Regardless of this view, if we forget for the moment her occupation, the classroom responsibilities, and those things, it is possible to imagine a human scenario in which her subconscious had been accumulating thoughts and observations about tattoo and one morning it distilled and broke through: she had to do something to stop the harm being inflicted on Western culture by tattoo. Her weapon at hand is her occupational writing skills and the happenstance of being within an educational context. These things happen to a person. One morning a person wakes up and says "I am not going to take it anymore", or "I have a brilliant idea", in either a good sense or a bad sense. This motivation includes a moral component not found in homework assignments for class. There certainly could be some of that here. Maybe a relative got a tattoo or piercing and she began to grapple with this phenomenon.

There is another view that flows from the first suggestion of opportunism. As you will see in my critique there are questionable things using of other peoples' words, etc. etc.. As a teacher of writing she would naturally avoid these appearances of plagiarism with a scalpel. It is just puzzling therefore, given her occupation, that her most-used author, Professor Myrna Anderson, who has been writing for more than two decades, warning may be a more accurate term, how bad tattoo and piercing are. Chalmers references more than 10 articles by her, but Professor Anderson's watershed article written a few years before Chalmers article, is conspicuously missing. Chalmers' thesis looks like it was copied from Anderson. This has to be mentioned as it would need an explanation how Chalmers missed that article but was able to reference the rest.

These are germane areas of inquiry and speculation.

In a different abstract way to view this article, as a representative of an historical moment,  we can conceive of Chalmers, not as a person, but as the social and political force in power over society. After all, individuals and groups create and exercise power over others.

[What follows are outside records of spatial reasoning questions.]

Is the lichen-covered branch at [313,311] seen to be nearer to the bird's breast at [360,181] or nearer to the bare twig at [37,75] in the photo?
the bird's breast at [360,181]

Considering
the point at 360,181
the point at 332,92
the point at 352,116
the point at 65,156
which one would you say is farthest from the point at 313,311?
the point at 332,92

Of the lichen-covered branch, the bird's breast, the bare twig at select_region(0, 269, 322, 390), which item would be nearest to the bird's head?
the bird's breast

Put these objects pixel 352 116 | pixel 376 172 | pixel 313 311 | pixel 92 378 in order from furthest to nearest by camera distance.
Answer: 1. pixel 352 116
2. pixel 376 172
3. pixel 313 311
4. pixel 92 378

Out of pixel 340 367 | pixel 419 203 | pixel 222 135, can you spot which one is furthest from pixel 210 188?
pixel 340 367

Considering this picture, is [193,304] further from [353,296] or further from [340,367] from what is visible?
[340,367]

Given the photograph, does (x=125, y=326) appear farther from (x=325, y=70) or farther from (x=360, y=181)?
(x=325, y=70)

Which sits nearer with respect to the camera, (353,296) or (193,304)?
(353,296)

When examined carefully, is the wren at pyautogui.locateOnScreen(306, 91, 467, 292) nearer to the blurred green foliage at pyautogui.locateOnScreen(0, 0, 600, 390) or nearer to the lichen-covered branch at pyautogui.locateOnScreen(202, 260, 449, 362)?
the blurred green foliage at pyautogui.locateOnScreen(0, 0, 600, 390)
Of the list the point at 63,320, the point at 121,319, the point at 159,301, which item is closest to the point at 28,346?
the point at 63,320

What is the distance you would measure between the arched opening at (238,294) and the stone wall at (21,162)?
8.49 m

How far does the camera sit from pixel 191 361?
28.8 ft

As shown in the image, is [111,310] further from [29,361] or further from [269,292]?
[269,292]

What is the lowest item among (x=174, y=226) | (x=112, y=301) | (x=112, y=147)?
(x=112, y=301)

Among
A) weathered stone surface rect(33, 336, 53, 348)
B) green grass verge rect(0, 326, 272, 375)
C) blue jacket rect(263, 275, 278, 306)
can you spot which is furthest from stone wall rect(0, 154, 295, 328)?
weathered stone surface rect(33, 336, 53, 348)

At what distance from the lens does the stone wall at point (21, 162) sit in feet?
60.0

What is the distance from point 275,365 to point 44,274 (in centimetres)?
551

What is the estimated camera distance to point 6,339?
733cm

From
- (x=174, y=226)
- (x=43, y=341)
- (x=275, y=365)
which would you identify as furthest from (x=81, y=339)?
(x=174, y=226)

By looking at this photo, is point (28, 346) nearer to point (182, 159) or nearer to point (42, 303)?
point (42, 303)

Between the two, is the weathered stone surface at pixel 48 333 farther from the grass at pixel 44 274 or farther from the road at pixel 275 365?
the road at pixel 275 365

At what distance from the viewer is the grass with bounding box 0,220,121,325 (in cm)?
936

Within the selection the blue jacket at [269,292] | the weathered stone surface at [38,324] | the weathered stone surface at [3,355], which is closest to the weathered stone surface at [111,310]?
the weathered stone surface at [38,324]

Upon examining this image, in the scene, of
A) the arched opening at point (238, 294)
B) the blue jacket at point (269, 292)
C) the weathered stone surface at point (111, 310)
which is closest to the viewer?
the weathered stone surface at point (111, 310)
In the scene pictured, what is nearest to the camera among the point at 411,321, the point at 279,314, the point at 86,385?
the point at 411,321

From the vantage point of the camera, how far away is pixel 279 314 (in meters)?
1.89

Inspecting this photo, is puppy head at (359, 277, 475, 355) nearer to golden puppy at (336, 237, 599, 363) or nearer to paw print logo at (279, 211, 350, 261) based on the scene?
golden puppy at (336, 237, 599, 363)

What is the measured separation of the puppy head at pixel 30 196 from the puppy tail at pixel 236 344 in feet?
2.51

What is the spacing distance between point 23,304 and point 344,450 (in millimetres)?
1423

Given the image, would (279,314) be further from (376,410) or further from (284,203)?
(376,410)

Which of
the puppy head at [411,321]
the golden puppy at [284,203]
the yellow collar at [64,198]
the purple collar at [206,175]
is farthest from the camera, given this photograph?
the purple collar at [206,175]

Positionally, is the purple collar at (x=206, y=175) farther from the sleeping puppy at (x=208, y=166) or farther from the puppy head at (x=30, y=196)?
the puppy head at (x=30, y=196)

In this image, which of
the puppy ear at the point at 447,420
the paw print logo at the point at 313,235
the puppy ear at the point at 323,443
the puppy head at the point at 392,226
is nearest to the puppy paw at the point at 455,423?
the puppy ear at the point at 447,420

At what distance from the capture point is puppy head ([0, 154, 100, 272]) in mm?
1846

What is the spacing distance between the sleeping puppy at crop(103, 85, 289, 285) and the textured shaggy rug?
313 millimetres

For the moment take it as true, but it will be clearly demonstrated later, that tattoo has always been either purposely used by individuals and forces in a social structure or ignored as a peculiar practice of the lower classes, laborers, the military etc. as of no importance. Chalmers, not knowing any of this history throws up into the air the accusation that tattoo has been allowed to exist unregulated and uncertificated throughout much of history. Of course, this is quite as laughable as saying the same thing about the drinking age.

Tattoo is visual, as abstract, or representational, and can be laden with communication that may not be apparent except to initiates or those viewing the tattoo, perhaps diametrically oppositional in interpretation..

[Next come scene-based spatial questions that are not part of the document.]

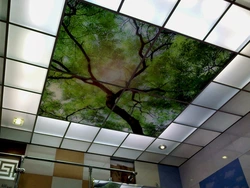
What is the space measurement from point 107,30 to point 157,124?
7.05 ft

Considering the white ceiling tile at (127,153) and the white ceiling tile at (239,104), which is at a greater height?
the white ceiling tile at (239,104)

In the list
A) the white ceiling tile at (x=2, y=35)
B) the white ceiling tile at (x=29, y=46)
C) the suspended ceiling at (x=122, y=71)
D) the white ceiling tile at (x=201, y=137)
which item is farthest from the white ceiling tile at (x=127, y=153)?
the white ceiling tile at (x=2, y=35)

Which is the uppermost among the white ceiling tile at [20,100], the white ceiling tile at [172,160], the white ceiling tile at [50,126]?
the white ceiling tile at [20,100]

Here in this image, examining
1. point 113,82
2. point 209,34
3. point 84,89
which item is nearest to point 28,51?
point 84,89

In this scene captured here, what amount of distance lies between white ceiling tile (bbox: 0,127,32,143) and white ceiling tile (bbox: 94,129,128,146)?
127 centimetres

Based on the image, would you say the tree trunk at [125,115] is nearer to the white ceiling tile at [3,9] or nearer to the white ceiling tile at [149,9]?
the white ceiling tile at [149,9]

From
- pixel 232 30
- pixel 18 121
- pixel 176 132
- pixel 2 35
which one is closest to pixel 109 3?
pixel 2 35

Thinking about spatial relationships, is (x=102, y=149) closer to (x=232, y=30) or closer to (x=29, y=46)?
(x=29, y=46)

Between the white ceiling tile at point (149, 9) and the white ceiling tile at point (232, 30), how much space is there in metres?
0.69

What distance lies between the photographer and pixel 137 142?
515 centimetres

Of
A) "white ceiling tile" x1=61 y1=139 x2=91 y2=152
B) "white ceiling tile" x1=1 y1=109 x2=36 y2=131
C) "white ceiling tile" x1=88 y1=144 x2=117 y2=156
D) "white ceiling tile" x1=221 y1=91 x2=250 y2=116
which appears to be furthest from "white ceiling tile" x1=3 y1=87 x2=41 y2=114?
"white ceiling tile" x1=221 y1=91 x2=250 y2=116

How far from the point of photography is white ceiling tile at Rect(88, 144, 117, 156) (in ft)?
17.1

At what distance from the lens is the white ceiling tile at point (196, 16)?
2.97m

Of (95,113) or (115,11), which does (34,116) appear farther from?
(115,11)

Suddenly tattoo is everywhere in spite of the teachings of intellectual elites,  the medical establishment, religious groups, even government agencies themselves.

It is of keen concern for those in power over others, no matter how large or small the group, what is being communicated to, from, and among the subjects.

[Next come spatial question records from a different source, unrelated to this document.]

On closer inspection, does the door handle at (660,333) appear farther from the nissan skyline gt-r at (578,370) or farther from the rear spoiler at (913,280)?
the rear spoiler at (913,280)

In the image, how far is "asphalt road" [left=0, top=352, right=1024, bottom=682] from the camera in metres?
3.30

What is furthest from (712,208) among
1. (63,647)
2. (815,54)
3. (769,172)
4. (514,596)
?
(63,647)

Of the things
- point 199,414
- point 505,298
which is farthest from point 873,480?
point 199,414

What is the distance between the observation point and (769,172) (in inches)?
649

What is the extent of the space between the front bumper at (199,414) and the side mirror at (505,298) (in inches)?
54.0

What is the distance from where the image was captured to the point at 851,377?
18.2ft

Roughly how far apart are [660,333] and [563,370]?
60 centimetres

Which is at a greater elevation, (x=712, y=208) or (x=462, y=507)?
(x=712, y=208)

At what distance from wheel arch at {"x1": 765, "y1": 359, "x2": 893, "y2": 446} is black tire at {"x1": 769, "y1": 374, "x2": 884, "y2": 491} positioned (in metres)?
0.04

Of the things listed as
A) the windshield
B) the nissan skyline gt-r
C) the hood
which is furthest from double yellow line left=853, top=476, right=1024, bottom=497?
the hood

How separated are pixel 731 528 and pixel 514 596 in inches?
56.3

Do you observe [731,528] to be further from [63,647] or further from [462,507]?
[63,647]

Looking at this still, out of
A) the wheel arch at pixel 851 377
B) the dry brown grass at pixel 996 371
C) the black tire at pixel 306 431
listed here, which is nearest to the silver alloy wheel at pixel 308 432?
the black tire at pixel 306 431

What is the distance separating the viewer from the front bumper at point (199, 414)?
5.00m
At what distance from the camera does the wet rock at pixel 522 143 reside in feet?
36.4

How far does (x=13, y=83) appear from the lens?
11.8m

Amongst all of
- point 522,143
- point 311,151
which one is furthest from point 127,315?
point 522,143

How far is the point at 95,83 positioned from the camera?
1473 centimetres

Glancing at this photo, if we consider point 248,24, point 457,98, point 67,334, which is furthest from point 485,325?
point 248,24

We see this now greatly practiced by the monitoring and recording of every key stroke any one makes on the internet and the recording of the location of devices that can communicate. A total monitoring of populations, a global superstructure of control, a world attempted domination by the elites, who know better.

Chalmers sees tattoo as a threat which must be countered, reduced through a complex series of regulations. Tattoo was indeed historically used as a weapon to vocally oppose the missionaries in their efforts to eradicate this heathen practice, as well as a symbol of defiance by captive populations. All you have to do is realize that marking the body is a commonly accepted utilitarian communication device for sex appeal. Tattoo, like dress and lipstick, is a communication device.

Chalmers states this plainly saying that tattoo threatens the heritage of Western civilization and something has to be done, and she declares she is the person to do it.